No Me Dejes Solo...

Jul 09, 2005 00:01

It's been some time since I've wrote in this. Well, as many of you know, that's pretty much Jess's fault. I have no working laptop right now. I barely got this computer running on a 56k going right for me. But right now I'm here in PA doing some work for Adam's family that I'm pretty reliable to do. It's basically some digging, yard work, painting, and staining. As an added bonus, I was able to work in an Exxon gas station in the Shop Mart. I worked as a stock-boy for a day and lemme tell you I fixed the shit outta that stock room. That mother-toucha was maaaaad organized after I got through with it. Other than that, I've been shacking up with Adam's sister-in-law Gilma, her daughter Nathalie, and her son, Ryan. Her other daughter Priscilla is over at her cousin's house in Long Island. But that reminds me. It comes across as funny as to how my luck with the opposite sex runs. As I was here in PA for the 4th of July, over the course of all the food, fireworks displays set up nicely by Mike, and over the course of people's interests, I happened to be some sort of damn magnet for the younger sort. Yes. Priscilla's cousin was alllll over me. She's about 12-13. She looks like 15-16 with make-up. But it was kinda ridiculous. Like it was almost as she was throwing herself at me. Fact is...she's 12. And as Lydia puts it, "Her hormones are raging." Why, honestly, tell me, do hormones not rage at me with girls my own age? Like I don't get this. It truly blows my mind. Like for some reason I attract younger girls. Like one other example, I remember a time when Eli, Eddie's sis told me she had a really big crush on me-she, at the time, was 13 and I was 16 hitting 17. I'm beginning to think that perhaps, it's not due to my MILDLY young face, as some of you might think, but maybe it's how I present my personality as to someone who's willing to be carefree as long as I can contain the force of life within the atmosphere I'm in. Basically, if I feel in control of my present state, I'm willing enough to be carefree about a lot. As I was primarily during 4th of July weekend. Who knows...I'm R. Kelly in a box waiting to be opened. God. Why can't a girl my age crush on me?

In other events, my mom is destined to lock me out the house, I'm sure. She's being really bad towards the whole idea that I'm working. Especially even moreso, that it's out here in PA. And my father...well, I called him as soon as I found out I was going to PA for Independence weekends, and I didn't get a call till late the next day, only to hear, as I asked him to come and see me for 5 mins, he proceeded to say, "No, I don't want to go over. I have better things to do." I was shocked, but in an well-expected state.
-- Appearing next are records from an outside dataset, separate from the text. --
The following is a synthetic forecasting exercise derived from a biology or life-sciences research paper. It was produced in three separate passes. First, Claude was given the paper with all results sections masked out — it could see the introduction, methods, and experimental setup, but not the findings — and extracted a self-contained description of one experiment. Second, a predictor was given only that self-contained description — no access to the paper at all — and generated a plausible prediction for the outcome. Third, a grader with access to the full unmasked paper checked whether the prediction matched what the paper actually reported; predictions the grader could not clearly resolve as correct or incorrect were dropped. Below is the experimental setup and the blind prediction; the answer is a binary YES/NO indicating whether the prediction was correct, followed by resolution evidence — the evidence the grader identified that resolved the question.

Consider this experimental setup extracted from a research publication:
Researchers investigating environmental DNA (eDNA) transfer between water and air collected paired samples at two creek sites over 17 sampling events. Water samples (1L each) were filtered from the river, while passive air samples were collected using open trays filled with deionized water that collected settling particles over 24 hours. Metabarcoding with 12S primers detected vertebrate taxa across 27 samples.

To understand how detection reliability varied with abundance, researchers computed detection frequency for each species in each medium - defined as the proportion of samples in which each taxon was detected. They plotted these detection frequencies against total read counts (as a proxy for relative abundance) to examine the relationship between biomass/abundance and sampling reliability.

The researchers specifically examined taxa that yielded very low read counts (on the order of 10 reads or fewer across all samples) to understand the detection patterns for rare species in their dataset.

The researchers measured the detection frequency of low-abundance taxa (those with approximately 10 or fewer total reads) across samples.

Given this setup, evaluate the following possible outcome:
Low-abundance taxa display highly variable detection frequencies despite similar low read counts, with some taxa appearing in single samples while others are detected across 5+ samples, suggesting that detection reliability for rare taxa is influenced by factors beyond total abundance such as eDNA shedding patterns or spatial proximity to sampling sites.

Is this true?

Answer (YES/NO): NO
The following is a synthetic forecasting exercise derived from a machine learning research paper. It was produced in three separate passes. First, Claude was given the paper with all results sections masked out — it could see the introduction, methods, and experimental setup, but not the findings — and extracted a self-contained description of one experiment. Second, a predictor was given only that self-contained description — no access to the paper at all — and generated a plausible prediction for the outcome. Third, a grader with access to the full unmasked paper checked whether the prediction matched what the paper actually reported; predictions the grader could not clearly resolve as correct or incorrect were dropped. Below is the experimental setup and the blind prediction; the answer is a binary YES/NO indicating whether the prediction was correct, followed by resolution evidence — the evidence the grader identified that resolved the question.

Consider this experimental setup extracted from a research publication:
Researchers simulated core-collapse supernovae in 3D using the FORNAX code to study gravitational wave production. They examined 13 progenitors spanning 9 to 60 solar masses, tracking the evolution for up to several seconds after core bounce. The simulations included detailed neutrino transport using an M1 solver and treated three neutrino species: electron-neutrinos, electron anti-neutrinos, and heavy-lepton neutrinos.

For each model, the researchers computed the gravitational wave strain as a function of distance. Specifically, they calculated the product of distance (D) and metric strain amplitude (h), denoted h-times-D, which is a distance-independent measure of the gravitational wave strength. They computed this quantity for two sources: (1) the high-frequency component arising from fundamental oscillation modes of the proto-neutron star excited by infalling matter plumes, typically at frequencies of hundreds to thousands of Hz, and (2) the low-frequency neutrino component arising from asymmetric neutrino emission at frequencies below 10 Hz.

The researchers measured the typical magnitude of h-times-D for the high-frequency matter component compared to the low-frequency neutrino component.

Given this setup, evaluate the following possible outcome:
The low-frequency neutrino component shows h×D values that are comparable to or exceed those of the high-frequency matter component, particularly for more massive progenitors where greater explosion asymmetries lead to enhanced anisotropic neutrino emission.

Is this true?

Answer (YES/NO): YES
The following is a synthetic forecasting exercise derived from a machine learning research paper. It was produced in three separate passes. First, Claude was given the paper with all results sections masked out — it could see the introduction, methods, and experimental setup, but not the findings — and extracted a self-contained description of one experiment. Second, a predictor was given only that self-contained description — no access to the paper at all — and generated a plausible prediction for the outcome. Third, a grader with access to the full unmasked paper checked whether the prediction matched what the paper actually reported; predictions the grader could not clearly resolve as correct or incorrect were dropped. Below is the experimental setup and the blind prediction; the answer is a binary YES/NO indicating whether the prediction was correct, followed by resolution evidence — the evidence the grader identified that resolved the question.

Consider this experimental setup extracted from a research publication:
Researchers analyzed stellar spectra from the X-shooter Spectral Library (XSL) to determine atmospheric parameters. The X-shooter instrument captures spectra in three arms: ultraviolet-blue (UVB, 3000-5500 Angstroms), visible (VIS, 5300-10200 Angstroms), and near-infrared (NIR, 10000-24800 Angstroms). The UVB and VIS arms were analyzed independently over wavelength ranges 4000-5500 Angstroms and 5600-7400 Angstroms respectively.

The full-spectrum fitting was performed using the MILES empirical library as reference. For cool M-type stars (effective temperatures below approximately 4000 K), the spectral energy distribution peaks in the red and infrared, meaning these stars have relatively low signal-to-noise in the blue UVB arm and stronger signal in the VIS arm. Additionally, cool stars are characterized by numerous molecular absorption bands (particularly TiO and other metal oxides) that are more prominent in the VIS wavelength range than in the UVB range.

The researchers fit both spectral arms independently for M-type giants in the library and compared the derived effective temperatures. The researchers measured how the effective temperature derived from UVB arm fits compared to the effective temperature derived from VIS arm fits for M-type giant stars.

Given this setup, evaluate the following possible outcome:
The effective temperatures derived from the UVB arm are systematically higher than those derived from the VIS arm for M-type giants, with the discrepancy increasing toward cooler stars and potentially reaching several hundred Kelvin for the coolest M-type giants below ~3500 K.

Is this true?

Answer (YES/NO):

It still remains that it took affect and harbored me with a bad taste in my mouth and heart all weekend. But what made me slide steadily into comfort was that I saw a family in Adam's as well his faded word that I was apart of his...It means a lot. A shit-load...I just wish it didn't have to be particularly because I can't have a family of my own. I envy all of you that have brothers and sisters and family in the same state and city.

In an attempt to lighten the situation...

Now for your joke:

Hey, what do you call a dog with no legs?

It don't matter, cuz whatever you call him, HE AIN'T COMIN'!